Friday, February 20, 2009

Are we praising our kids TOO much?

Are we hurting our children by praising them TOO much? How much is TOO much?

I grew up in a family where when I got a 95/100 in a test, my parents were pleased, but also asked where I had lost the 5 points. There was never excessive praise, and I had a sense of real achievement when I earned it . Today however, I see a paradigm shift in the way in which parents praise their children. A friend said the other day, that this is a "Good job Sara", "Attaboy Joey" generation- the smallest acts (not necessarily achievements) are praised...

Why do parents praise their children?

Many parents believe that building self-esteem should be the cornerstone of education. If children build up self-esteem and start believing in themselves, achievement will naturally follow. But confidence doesn’t always produce better students. In 2007 there was a study in which eighth graders in Korea and the United States were asked whether they were good at math. Among the American students, 39 percent said they were excellent at math, compared to just 6 percent of the Korean eighth graders. But the reality was somewhat different. The Korean kids scored far better in math than the over-confident American students. “Self-esteem is based on real accomplishments,” says Robert Brooks, faculty psychologist at Harvard Medical School. “It’s all about letting kids shine in a realistic way.”

The downside of too much praise is that kids may start to focus on the reward rather than what they are learning. Worse, failure can be devastating and confusing for a student whose confidence is based on an inflated ego, rather than actual abilities and achievements.

1 comment:

  1. Good points....even my parents were not completely satisfied with anything less than 100 ....and I always had to clarify where I went wrong...this initiative from my parents' end always made me fetch more than 95% marks in my science papers and strangely I was never overconfident ...I truly believe in our parents process of upbringing a child.

## Recorded information

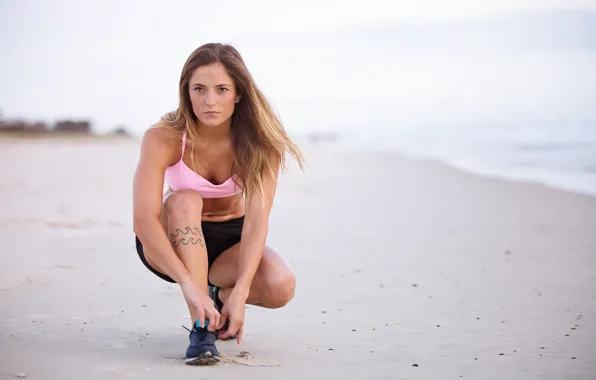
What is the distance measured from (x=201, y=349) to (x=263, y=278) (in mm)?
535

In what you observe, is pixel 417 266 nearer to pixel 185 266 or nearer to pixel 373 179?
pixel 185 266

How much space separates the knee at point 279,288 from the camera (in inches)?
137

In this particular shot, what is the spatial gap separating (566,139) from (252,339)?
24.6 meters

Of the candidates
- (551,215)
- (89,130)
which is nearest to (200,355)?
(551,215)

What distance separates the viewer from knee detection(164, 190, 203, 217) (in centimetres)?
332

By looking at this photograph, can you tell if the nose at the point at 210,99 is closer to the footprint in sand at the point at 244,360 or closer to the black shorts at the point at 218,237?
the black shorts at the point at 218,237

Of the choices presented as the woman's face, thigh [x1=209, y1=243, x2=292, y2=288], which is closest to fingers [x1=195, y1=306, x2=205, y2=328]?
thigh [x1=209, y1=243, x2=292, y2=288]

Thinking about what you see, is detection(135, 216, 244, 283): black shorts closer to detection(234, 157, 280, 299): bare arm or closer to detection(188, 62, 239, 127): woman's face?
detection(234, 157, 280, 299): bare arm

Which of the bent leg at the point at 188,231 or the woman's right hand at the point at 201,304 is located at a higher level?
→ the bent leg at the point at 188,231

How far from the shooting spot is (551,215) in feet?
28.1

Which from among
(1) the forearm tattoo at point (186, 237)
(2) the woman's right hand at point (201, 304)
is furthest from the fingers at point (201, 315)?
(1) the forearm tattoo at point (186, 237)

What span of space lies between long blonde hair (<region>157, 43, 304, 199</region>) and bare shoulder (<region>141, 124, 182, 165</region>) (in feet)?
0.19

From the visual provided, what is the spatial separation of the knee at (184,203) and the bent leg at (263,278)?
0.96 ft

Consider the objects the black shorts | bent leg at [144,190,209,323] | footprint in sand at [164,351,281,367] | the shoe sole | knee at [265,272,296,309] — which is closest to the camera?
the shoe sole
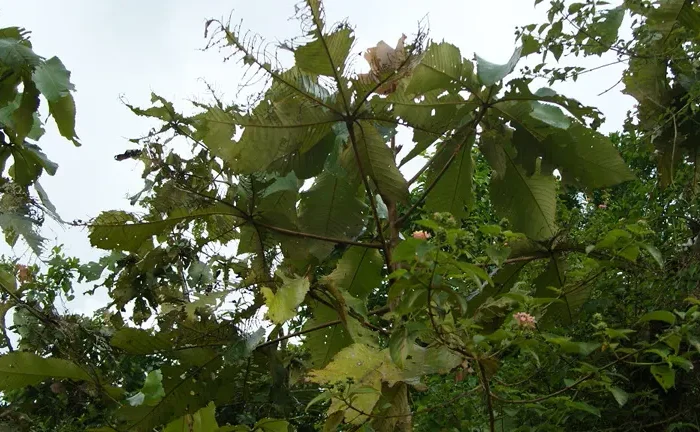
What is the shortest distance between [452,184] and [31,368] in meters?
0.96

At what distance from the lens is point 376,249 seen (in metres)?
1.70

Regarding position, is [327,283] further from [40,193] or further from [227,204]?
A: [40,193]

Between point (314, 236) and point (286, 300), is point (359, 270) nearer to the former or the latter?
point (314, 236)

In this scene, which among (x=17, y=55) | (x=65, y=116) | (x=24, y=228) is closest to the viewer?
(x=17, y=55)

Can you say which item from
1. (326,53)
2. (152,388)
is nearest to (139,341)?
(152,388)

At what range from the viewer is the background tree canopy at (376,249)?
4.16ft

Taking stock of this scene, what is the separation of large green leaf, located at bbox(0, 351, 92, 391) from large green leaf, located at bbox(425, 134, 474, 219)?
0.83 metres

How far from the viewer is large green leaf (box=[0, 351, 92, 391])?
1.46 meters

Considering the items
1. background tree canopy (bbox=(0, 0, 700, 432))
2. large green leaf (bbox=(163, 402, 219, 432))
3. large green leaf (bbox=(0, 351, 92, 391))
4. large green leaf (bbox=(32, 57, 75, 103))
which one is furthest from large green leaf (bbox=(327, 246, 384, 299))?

## What is expected
Answer these questions from the post on praising children:
1. What percentage of the American eighth graders in the 2007 study said they were excellent at math?
2. What position does Robert Brooks hold?
3. In which papers does the commenter say they fetched more than 95% marks?

## Answer to the exercise
1. 39 percent
2. Faculty psychologist at Harvard Medical School
3. Science papers